10. Anomaly Detection

Anomaly Detection is the task of identifying samples that are abnormal / anomalous, meaning that they deviate considerably from some normal / typical data. The task is highly related to Outlier Detection and Novelty Detection. Many of the tools and techniques mentioned here can be transferred directly to those tasks.

Anomaly Detection is normally approached as an unsupervised learning problem, with the training data consisting only of normal data (potentially with a low degree of contamination). Any deviation from this normal training data is to be considered an anomaly. This is sometimes called one-class classification, as it focuses on modeling a single class (the normal class).

The one-class approach ensures that novel anomalies (different from those seen during development), are correctly classified as anomalies. If one would use a supervised binary classification, it usually has the problem that novel datapoints may be incorrectly marked as normal, because they falls inside a decision boundary in training set.

While labeled data is not used in the training set when applying unsupervised learning, in practice a small labeled dataset is critical for performance evaluation.

10.1. Applications

Anomaly Detection has wide range of applications using sensor data and embedded systems. Here are a few examples.

Application examples

Area

Task

Sensor

Industrial

Condition Monitoring of rotating machninery

Accelerometer

Industrial

Detecting fault in machines

Microphone

Electronics

Detecting issues in Lithium Ion batteries

Electrical/thermal

Automotive

Instrusion and fault detection in CANBus networks

CANBus

Robotics

Monitoring executed tasks for faults

Mix

Health

Detection of anomalous heartbeats

Electrocardiogram (ECG)

10.2. Trade-off between False Alarms and Missed Detections

Anomaly Detection involves a binary decision problem (is it an anomaly or not), has an inherent trade-off between False Alarms and Missed Detections.
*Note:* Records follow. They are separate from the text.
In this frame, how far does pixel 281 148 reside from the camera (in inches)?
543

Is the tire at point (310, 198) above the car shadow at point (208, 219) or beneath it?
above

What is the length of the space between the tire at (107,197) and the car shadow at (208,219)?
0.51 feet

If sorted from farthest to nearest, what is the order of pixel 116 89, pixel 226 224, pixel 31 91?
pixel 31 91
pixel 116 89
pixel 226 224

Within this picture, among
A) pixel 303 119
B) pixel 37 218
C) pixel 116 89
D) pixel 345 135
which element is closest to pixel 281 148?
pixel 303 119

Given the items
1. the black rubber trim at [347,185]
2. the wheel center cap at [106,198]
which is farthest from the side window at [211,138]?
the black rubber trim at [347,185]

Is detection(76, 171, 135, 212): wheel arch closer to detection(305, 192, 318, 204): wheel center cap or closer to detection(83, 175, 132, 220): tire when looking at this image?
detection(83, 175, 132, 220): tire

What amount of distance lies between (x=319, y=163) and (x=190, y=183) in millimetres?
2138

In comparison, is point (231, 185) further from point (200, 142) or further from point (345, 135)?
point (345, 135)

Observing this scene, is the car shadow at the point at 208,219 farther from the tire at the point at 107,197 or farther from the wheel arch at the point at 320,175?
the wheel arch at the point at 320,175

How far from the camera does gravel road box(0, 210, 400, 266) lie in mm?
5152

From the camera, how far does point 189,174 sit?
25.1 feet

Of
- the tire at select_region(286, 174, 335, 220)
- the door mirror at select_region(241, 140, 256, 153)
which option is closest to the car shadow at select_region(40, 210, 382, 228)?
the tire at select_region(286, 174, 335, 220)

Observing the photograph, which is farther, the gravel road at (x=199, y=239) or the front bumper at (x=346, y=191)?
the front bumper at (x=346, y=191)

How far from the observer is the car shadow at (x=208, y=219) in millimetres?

Anomaly Detection models in emlearn provide a continuous anomaly score as output. The C function has a name ending with _score() A threshold needs to be applied, in order to convert the continuous anomaly score to a binary decision.

10.3. Selecting anomaly threshold

Models in scikit-learn have an automatic threshold selection, based on the hyperparameter contamination (proportion of outliers in training data). We recommend not using this mechanism, but instead analyze the continuous anomaly scores to determine an appropriate threshold. It is smart to plot the histogram over anomaly scores, with the anomaly/normal class indicated (when known).

_images/anomaly_score_distribution.png

The anomaly score histogram is very useful plot to visualize. When labels are available, it is also possible to compute a trade-off curve. Image source: “Robust Anomaly Detection in Time Series through Variational AutoEncoders and a Local Similarity Score”, Matias et.al., 2021.

The optimal way of setting the threshold, is to use a labeled validation dataset. It is then possible to pick a desired false positive vs false negative trade-off, (for example using f-score), and to determine an optimal threshold.

When the labeled data is insufficient or not present, one has to resort to other heuristics for selecting the threshold. This is often done visually, by picking a point where “most of” the “normal” data look to be included.

10.4. Anomaly Detection models

emlearn supports a selection of Anomaly Detection models.

Supported models for Anomaly Detection

Algorithm

Implementation

Gaussian Mixture Model (GMM)

GaussianMixture, BayesianGaussianMixture

Mahalanobis distance

EllipticEnvelope

A basic example of some of the models can be found in Anomaly Detection comparison.

10.5. Outlier detection for handling unknown data

Anomaly/outlier detection models are also used in Classification or Regression systems, in order to detect input data that are outside the data distribution of a trained model. Such input data can result in spurious results from the classifier/regressor. To prevent this the input data is also passed through an outlier detection model, and the outliers are marked as “unknown”.